[Dataset records]
╔══

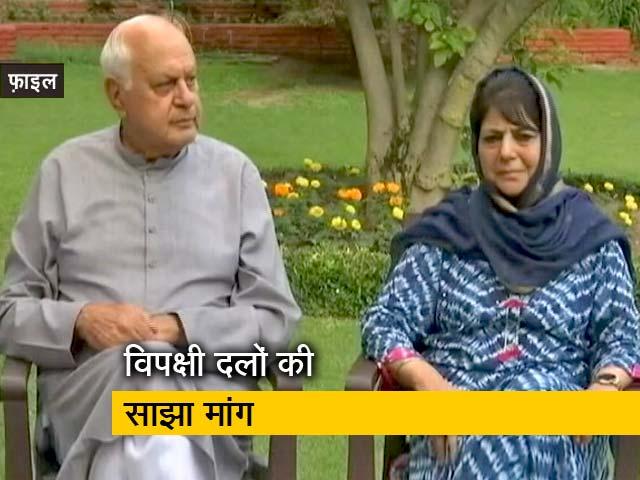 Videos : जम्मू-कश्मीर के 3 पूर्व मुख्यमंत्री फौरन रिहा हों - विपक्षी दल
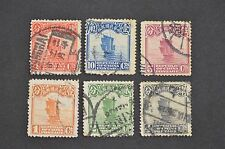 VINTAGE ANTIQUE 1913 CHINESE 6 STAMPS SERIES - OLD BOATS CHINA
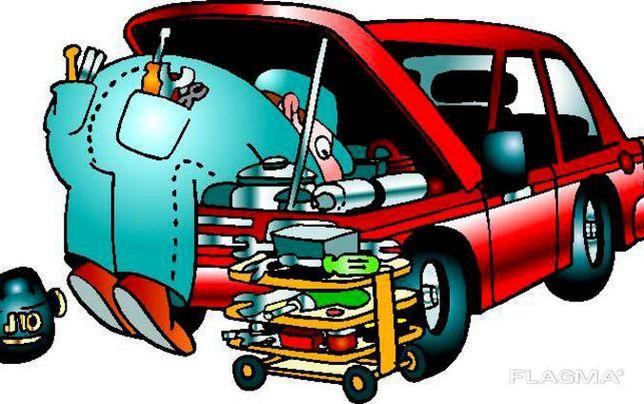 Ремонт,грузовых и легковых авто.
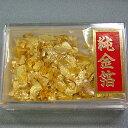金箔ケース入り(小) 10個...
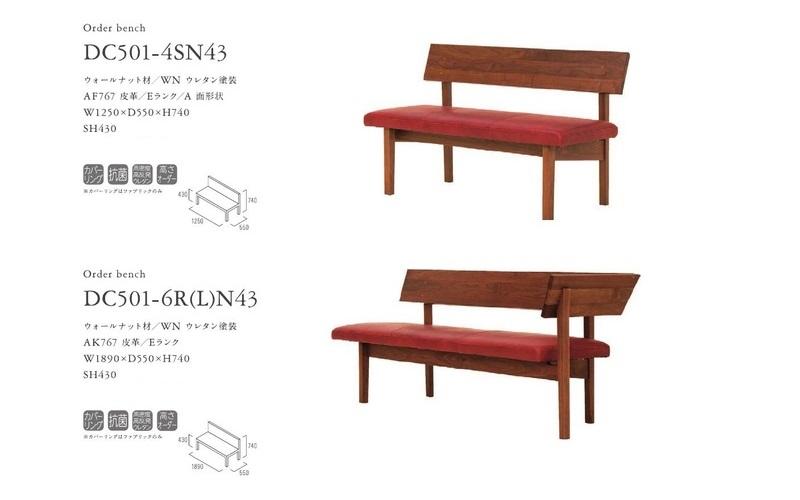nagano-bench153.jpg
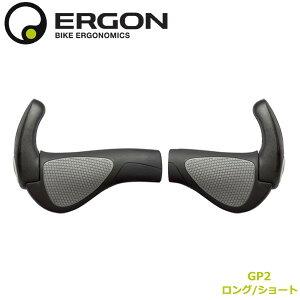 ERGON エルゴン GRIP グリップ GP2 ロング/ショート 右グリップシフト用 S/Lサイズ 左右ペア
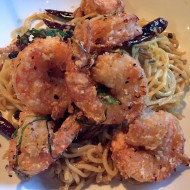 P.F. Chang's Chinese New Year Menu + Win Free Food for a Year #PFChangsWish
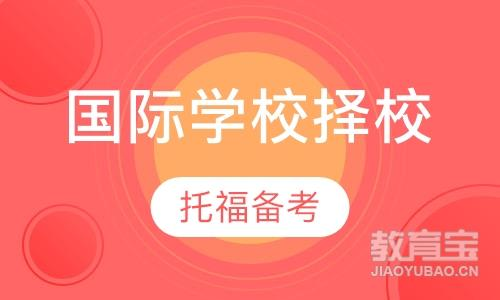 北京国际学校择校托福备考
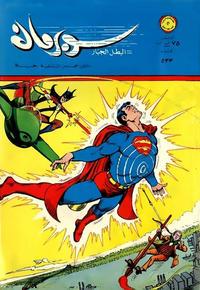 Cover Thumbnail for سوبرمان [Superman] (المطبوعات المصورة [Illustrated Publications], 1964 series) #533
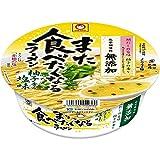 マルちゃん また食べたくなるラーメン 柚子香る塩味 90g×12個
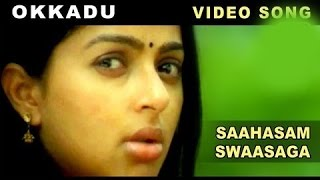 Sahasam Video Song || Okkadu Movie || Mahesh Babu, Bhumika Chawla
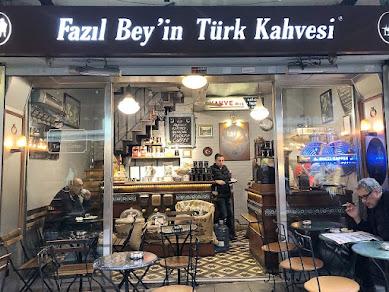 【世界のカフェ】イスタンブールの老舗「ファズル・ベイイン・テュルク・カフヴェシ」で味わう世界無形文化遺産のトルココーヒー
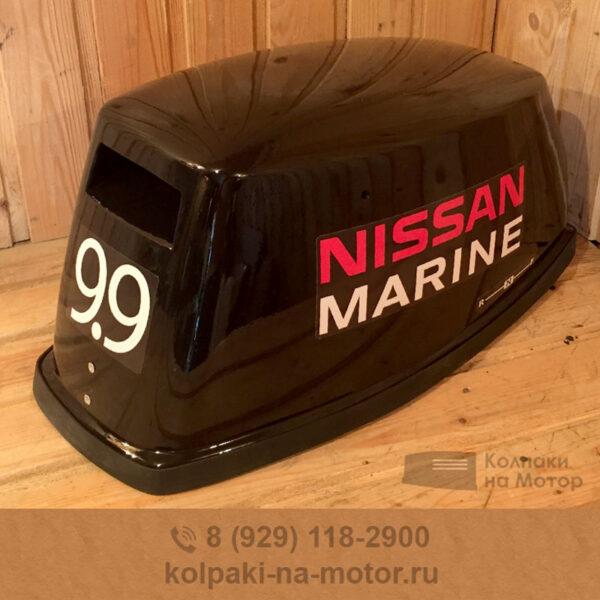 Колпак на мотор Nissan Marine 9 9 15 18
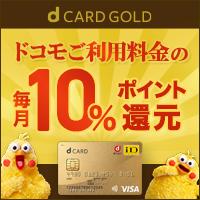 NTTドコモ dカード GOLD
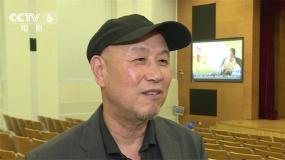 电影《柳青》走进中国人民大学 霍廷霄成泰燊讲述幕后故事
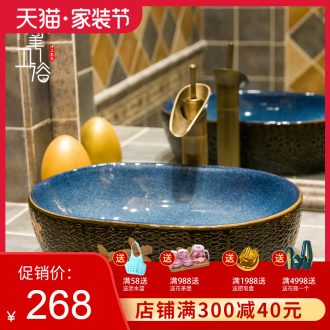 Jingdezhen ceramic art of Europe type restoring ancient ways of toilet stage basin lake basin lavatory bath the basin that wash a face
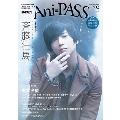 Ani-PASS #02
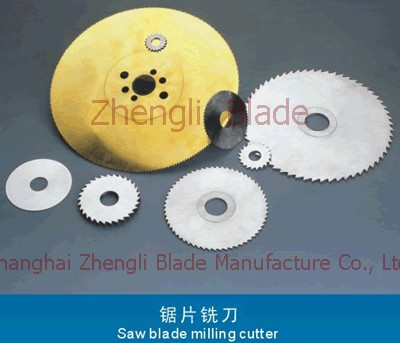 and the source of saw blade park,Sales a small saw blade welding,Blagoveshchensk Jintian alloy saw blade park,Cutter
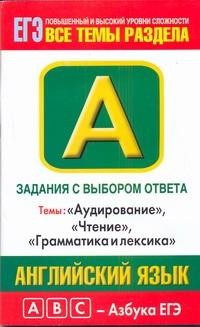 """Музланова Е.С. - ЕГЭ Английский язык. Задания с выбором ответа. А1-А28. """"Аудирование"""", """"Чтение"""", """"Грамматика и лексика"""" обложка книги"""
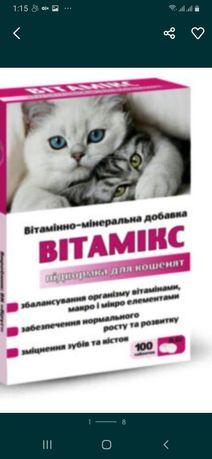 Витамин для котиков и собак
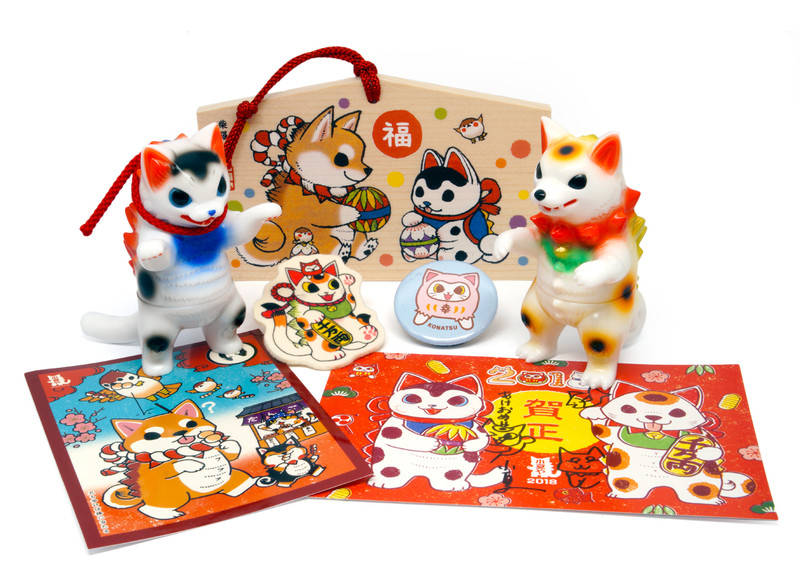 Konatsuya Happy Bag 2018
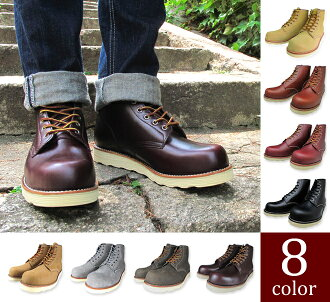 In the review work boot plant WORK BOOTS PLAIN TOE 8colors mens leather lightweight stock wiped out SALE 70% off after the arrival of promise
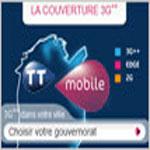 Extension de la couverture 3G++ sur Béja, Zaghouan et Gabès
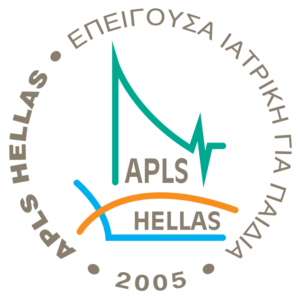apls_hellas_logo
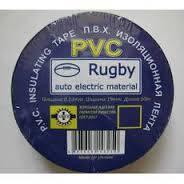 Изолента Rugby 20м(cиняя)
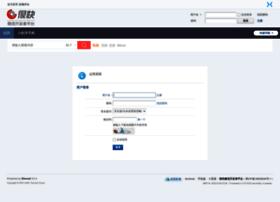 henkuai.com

╚══

Work request:
Would you copy out the data exactly, leaving every picture out?

Written response:
 Videos : जम्मू-कश्मीर के 3 पूर्व मुख्यमंत्री फौरन रिहा हों - विपक्षी दल
 VINTAGE ANTIQUE 1913 CHINESE 6 STAMPS SERIES - OLD BOATS CHINA
 Ремонт,грузовых и легковых авто.
金箔ケース入り(小) 10個...
nagano-bench153.jpg
 ERGON エルゴン GRIP グリップ GP2 ロング/ショート 右グリップシフト用 S/Lサイズ 左右ペア
 P.F. Chang's Chinese New Year Menu + Win Free Food for a Year #PFChangsWish
 北京国际学校择校托福备考
 Cover Thumbnail for سوبرمان [Superman] (المطبوعات المصورة [Illustrated Publications], 1964 series) #533
 マルちゃん また食べたくなるラーメン 柚子香る塩味 90g×12個
 Sahasam Video Song || Okkadu Movie || Mahesh Babu, Bhumika Chawla
 【世界のカフェ】イスタンブールの老舗「ファズル・ベイイン・テュルク・カフヴェシ」で味わう世界無形文化遺産のトルココーヒー
 Колпак на мотор Nissan Marine 9 9 15 18
 NTTドコモ dカード GOLD
 电影《柳青》走进中国人民大学 霍廷霄成泰燊讲述幕后故事
 Jingdezhen ceramic art of Europe type restoring ancient ways of toilet stage basin lake basin lavatory bath the basin that wash a face
 Ani-PASS #02
 and the source of saw blade park,Sales a small saw blade welding,Blagoveshchensk Jintian alloy saw blade park,Cutter
 """Музланова Е.С. - ЕГЭ Английский язык. Задания с выбором ответа. А1-А28. """"Аудирование"""", """"Чтение"""", """"Грамматика и лексика"""" обложка книги"""
 Витамин для котиков и собак
 Konatsuya Happy Bag 2018
 In the review work boot plant WORK BOOTS PLAIN TOE 8colors mens leather lightweight stock wiped out SALE 70% off after the arrival of promise
 Extension de la couverture 3G++ sur Béja, Zaghouan et Gabès
apls_hellas_logo
 Изолента Rugby 20м(cиняя)
 henkuai.com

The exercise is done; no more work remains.